The theory behind positioning a brand, namely attaching the brand to a specific piece of information in consumer memory, is drawn from Associative Network Theories of Memory. Here, memory is thought to consist of nodes of information that are interlinked with each other. These positioning attributes are the specific ‘bits’ of information that marketing managers aim to have linked to the brand name. The network of brand- related linked information in consumer memory makes up a brand’s image. There have been numerous suggestions for types of potential positions. Examples include the product category, benefits, price, perceived quality, use/application situations, country of origin, and/or customer service delivery.

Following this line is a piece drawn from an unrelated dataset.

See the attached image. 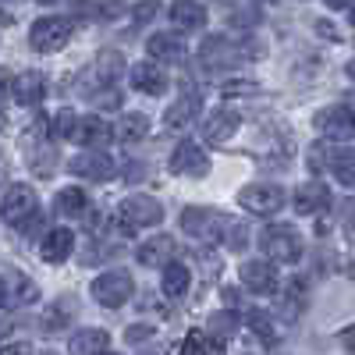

Brand positioning and customer preference/choice

Earliest research focused on product category attributes for positioning. A relationship between the brand, product category attributes and brand choice/ preference has been found by multiple researchers since the 1960s. An additional benefit of strong linkage with the product category is the inhibiting effect it has been shown to have on the recall of other brands in the category. In more recent times, however, the call has been to develop a position distinct from other brands, resulting in the exploration of a wider range of attributes. Research into the broader range of attributes (eg pricing, service and/or quality perceptions) has shown a positive relationship between brand mention and usage/claimed choice and that for each brand, a different set of attributes was the best predictor of main brand used.

Most comparative research, however, has focused on comparisons of brand image/positioning measurement techniques rather than an assessment of the positions established.


Representative APR 391%

Let's say you want to borrow $100 for two week. Lender can charge you $15 for borrowing $100 for two weeks. You will need to return $115 to the lender at the end of 2 weeks. The cost of the $100 loan is a $15 finance charge and an annual percentage rate of 391 percent. If you decide to roll over the loan for another two weeks, lender can charge you another $15. If you roll-over the loan three times, the finance charge would climb to $60 to borrow the $100.

Implications of Non-payment: Some lenders in our network may automatically roll over your existing loan for another two weeks if you don't pay back the loan on time. Fees for renewing the loan range from lender to lender. Most of the time these fees equal the fees you paid to get the initial payday loan. We ask lenders in our network to follow legal and ethical collection practices set by industry associations and government agencies. Non-payment of a payday loan might negatively effect your credit history.

Calculate APR

Happily Served Customers

Get pre-approved for a large personal loan today!